At any time, the probability of hitting the intended key is 50%, and the probability of hitting the neighboring keys is 25%. For example:

$$ P(E | X = \mathrm{B}) $$

<table>
<tr> <td>0.25</td><td>0.5</td> </tr> 
<tr> <td>0</td><td>0.25</td>  </tr>
</table>

We will construct a filtering model for constructing the belief state for this problem.

#### Question 2 (1 point)

Assuming a uniform prior distribution, calculate the condition probability table (CPT) of $P(X=x | E=e)$ for all $x$ and $e$. 

#### Question 3 (2 points)

Now let the prior distribution be:


| x  |  P(X=x) |
|---|---|
|A | 0.4 |
|B | 0.2    |
|C | 0.1    |
|D | 0.3    | 

Calculate the CPT $P(X=x | E=e)$ for all $x$ and $e$. 
 
#### Question 4 (3 points)

Consider the following transition model:

$$P(X' | X)$$


|   |  A' | B' | C' | D' |
|---|---|---|----------|
|Begin | 1| 0| 0| 0| 
|A | 0.5 | 0.5 | 0 | 0 |
|B | 0.0 | 0.5| 0.5| 0|
|C | 0.5 | 0| 0| 0.5|
|D |  0.25   |0.25 |0.25 | 0.25|

For this problem we are concerned with true (hidden) state sequences, as opposed to observations. What is the probability under this model of the sequence of letters "A B B C D"? How about "A A B A"? What is $P(X_3=x | X_1 = \mathrm{A}, X_2 = \mathrm{B})$ for all $x$?
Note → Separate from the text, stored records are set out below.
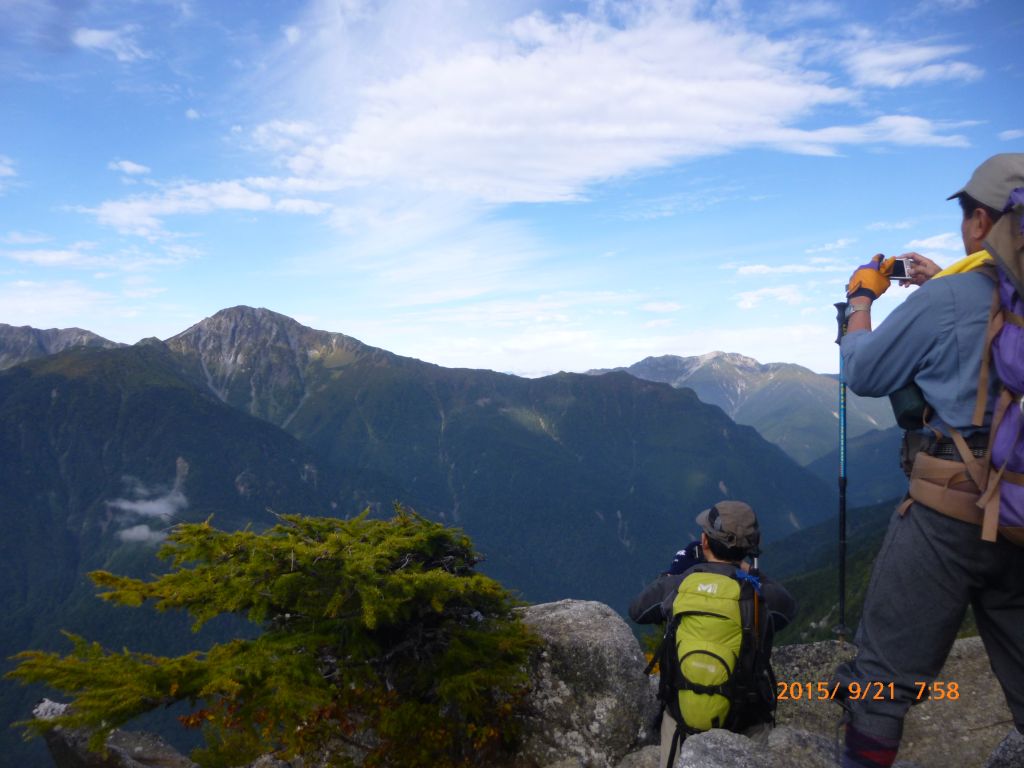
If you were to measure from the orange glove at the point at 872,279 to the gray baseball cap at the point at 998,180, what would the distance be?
923mm

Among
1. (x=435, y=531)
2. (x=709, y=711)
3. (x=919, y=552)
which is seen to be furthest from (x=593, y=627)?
(x=919, y=552)

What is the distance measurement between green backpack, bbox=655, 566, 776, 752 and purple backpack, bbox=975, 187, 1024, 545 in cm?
242

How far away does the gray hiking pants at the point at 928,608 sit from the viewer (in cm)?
381

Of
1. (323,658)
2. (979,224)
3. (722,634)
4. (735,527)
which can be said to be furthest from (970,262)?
(323,658)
#### Question 5 (3 points)

Finally we consider the full filtering problem in which we compute $P(X_n | E_1, \ldots, E_n)$. Let "A B B C D" be the sequence of observed key strokes. What is the current belief state of the model? That is compute $P(X_n = x | E_1 = \mathrm{A}, E_2=\mathrm{B}, E_3=\mathrm{B}, E_4 = \mathrm{C}, E_5=\mathrm{D})$ for all $x$ and $n = 2, 3, 4, 5$.

---------

### Robotic Motion Planning (3 points)
#### Question 6 (3 points)
Describe using pseudocode an RRT-based planning algorithm that uses more than two trees. Make sure to consider issues such as the maximum number of allowable trees, when to start a tree, and when to attempt connections between trees.

What are the types of problems for which this algorithm would perform better than RRT or bi-directional RRT?